O time não é um dos mais badalados da NBA, ocupando o 23º lugar em valor na liga. Os Kings valem cerca de US$ 300 milhões, segundo avaliação da revista Forbes.

Com problemas de orçamento e de público, a franquia passa por maus bocados na liga.

Para adquirir o time, ao lado de Ballmer, um dos principais sócios na transação é o administrador de fundos de hedge Chris Hanson, que construirá uma nova arena de esportes, avaliada em US$ 490 milhões, na cidade.

O plano dos dois é levar o time para Seattle, cidade que está órfã de time de basquete desde 2008, quando o Seattle Supersonics se mudou para Oklahoma City, tornando-se Oklahoma City Thunder.

Seattle fica no estado de Washington, onde também fica Redmond, cidade-sede da Microsoft, fator que ajuda as peças a encaixar ainda mais.

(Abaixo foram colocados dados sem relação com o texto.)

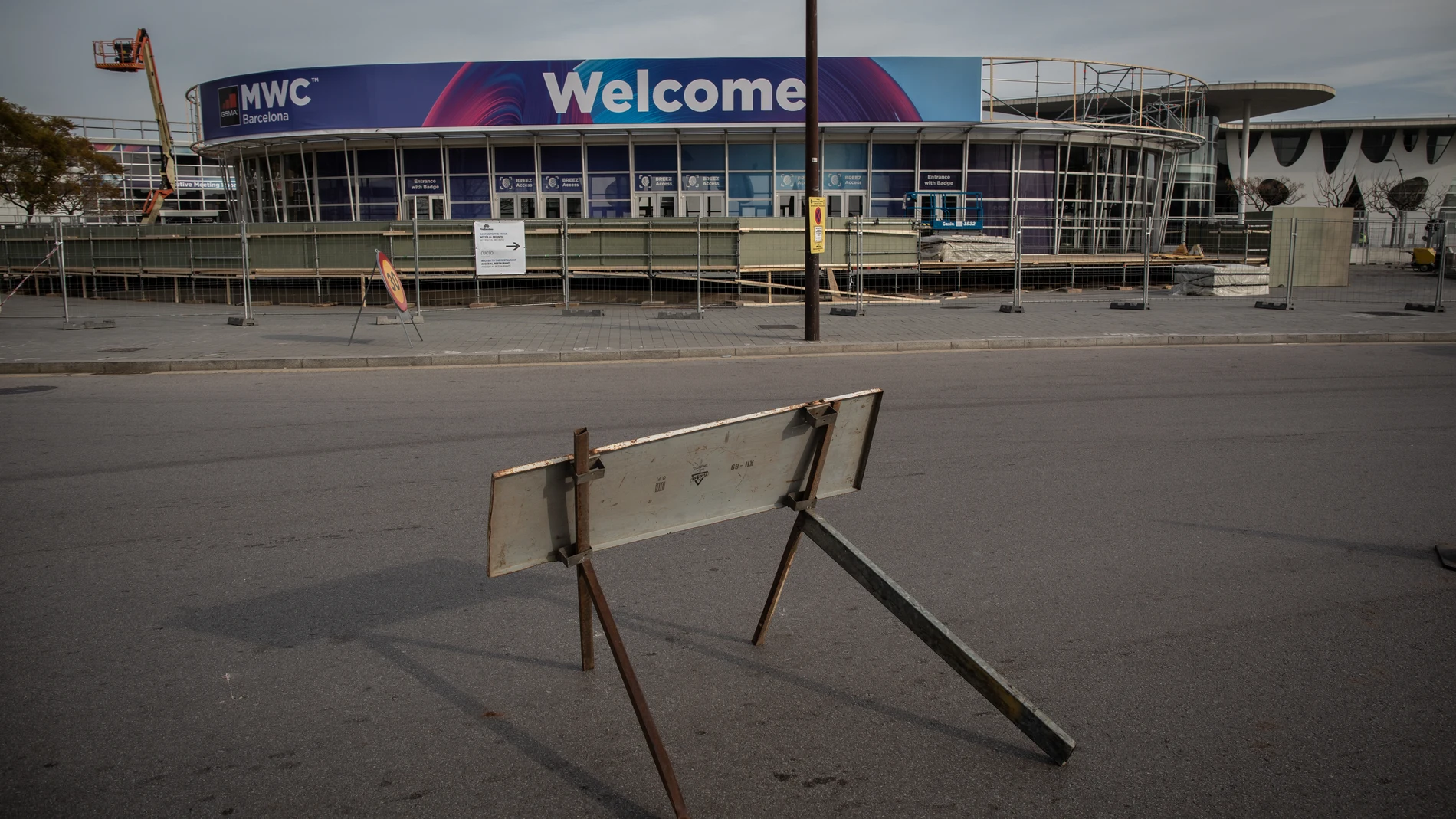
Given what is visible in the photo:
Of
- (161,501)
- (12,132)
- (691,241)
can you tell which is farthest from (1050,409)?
(12,132)

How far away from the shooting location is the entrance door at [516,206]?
33250mm

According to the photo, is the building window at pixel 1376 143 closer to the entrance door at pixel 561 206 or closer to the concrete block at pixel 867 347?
the entrance door at pixel 561 206

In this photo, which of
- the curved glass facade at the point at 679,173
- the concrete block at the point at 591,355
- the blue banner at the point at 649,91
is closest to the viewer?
the concrete block at the point at 591,355

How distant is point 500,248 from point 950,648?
731 inches

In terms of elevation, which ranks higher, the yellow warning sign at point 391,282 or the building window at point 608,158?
the building window at point 608,158

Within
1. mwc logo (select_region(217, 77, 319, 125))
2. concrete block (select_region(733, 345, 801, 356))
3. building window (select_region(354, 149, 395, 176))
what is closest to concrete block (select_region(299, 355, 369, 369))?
concrete block (select_region(733, 345, 801, 356))

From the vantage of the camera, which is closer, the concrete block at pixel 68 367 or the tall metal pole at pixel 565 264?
the concrete block at pixel 68 367

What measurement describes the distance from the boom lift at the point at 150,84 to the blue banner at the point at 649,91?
49.7 ft

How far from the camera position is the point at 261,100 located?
3309 centimetres

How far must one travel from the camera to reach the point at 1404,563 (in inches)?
224

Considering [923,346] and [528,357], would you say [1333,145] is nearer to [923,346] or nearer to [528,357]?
[923,346]

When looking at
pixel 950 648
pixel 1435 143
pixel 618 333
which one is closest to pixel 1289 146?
pixel 1435 143

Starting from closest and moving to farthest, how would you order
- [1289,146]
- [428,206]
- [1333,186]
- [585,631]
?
[585,631] → [428,206] → [1333,186] → [1289,146]

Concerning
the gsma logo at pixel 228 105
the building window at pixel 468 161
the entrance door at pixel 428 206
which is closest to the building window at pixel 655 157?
the building window at pixel 468 161
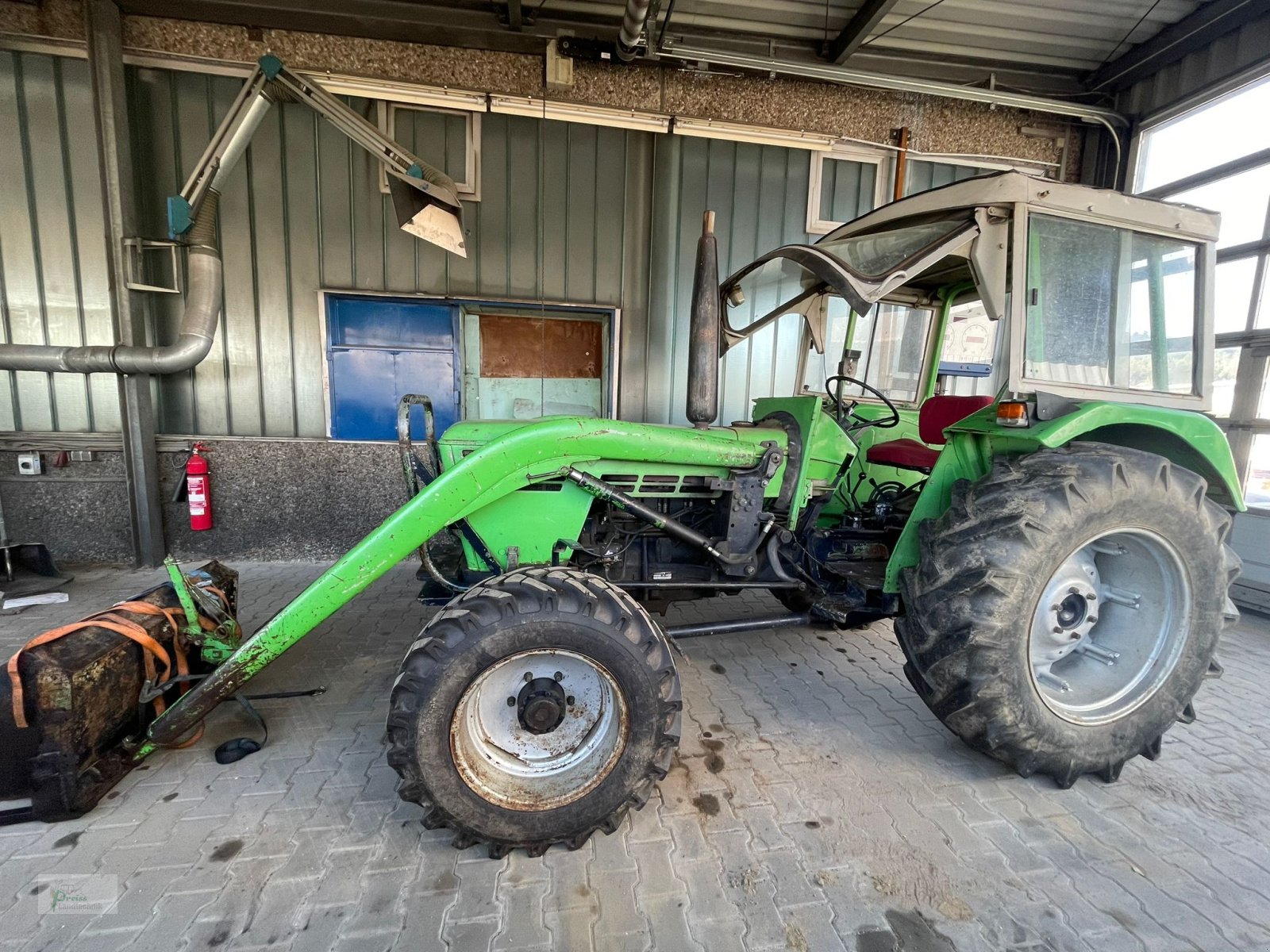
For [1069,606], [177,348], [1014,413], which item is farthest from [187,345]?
[1069,606]

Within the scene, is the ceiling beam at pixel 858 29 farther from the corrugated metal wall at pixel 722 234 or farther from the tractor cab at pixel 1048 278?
the tractor cab at pixel 1048 278

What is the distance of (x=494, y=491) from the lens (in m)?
2.05

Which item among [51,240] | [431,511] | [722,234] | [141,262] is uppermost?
[722,234]

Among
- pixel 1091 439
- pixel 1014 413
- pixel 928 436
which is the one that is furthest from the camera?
pixel 928 436

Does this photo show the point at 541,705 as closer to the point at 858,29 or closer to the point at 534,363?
the point at 534,363

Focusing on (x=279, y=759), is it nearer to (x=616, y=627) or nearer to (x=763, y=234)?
(x=616, y=627)

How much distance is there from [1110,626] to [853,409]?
1.57 meters

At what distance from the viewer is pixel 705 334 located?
7.63 feet

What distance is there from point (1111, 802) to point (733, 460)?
1886mm

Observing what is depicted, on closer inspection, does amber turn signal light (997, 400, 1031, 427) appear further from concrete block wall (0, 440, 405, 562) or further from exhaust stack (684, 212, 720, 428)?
concrete block wall (0, 440, 405, 562)

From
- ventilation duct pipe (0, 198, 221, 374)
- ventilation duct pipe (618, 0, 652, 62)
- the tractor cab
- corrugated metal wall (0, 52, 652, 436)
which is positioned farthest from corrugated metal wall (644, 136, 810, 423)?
ventilation duct pipe (0, 198, 221, 374)

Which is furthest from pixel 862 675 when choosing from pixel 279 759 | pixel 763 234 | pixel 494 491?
pixel 763 234

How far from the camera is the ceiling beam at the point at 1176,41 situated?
4363 millimetres

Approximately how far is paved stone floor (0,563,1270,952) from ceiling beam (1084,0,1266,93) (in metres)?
5.50
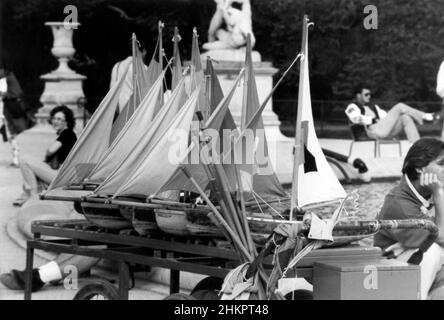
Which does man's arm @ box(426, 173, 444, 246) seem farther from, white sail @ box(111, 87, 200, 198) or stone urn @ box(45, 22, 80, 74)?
stone urn @ box(45, 22, 80, 74)

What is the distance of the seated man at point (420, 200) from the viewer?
597 centimetres

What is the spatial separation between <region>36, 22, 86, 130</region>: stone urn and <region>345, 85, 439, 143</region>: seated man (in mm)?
4187

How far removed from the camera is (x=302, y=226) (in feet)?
16.8

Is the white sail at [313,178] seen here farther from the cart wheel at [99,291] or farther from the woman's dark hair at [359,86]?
the woman's dark hair at [359,86]

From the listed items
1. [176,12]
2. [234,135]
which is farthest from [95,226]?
[176,12]

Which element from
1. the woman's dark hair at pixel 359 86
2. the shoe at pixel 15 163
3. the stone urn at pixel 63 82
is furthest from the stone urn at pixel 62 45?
the woman's dark hair at pixel 359 86

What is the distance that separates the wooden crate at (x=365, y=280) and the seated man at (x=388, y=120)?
28.6ft

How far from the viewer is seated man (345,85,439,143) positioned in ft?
47.7

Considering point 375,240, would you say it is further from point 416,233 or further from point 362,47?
point 362,47

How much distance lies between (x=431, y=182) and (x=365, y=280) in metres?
0.98

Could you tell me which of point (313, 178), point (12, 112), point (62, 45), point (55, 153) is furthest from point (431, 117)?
point (313, 178)

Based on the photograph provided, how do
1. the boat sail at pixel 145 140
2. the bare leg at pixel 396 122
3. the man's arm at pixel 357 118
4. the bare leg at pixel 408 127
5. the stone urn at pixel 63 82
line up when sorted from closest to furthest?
the boat sail at pixel 145 140 < the bare leg at pixel 408 127 < the bare leg at pixel 396 122 < the man's arm at pixel 357 118 < the stone urn at pixel 63 82
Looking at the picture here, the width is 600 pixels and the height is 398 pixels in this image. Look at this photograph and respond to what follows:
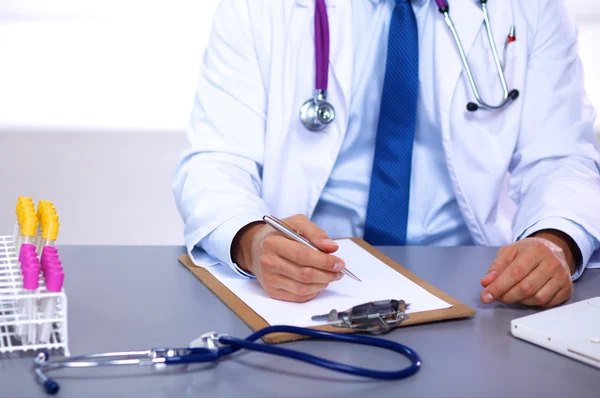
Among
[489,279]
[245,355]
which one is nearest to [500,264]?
[489,279]

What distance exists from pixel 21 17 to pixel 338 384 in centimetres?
575

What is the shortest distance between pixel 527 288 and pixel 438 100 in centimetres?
56

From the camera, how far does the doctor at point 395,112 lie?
1466mm

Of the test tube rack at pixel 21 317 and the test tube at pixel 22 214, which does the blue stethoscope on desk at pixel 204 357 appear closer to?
the test tube rack at pixel 21 317

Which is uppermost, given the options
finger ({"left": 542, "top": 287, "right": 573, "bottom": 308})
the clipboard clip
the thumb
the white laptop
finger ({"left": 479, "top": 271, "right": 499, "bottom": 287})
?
the thumb

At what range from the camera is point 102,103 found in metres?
5.04

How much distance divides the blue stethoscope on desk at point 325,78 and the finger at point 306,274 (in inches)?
19.5

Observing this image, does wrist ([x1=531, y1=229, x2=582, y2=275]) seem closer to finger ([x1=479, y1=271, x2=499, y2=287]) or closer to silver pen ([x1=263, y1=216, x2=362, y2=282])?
finger ([x1=479, y1=271, x2=499, y2=287])

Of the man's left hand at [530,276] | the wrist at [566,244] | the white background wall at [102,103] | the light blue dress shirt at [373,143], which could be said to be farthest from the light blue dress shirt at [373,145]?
the white background wall at [102,103]

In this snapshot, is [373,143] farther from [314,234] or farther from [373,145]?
[314,234]

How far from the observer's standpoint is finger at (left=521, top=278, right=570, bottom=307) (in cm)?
102

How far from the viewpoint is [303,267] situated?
3.36 ft

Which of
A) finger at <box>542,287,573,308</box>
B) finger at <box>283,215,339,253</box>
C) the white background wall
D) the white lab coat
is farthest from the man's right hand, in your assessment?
the white background wall

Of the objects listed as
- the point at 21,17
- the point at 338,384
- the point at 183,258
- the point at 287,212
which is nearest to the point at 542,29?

Mais do que uma excentricidade, o plano de Ballmer, 44º homem mais rico do mundo conforme a Forbes (US$ 15,7 bilhões), é de ganhar dinheiro com o time.

Em Seattle, a equipe vai jogar na KeyArena por duas temporadas. Depois, se mudará para a nova arena, com maior capacidade de público, mais camarotes, mais serviços e contratos mais polpudos de televisão.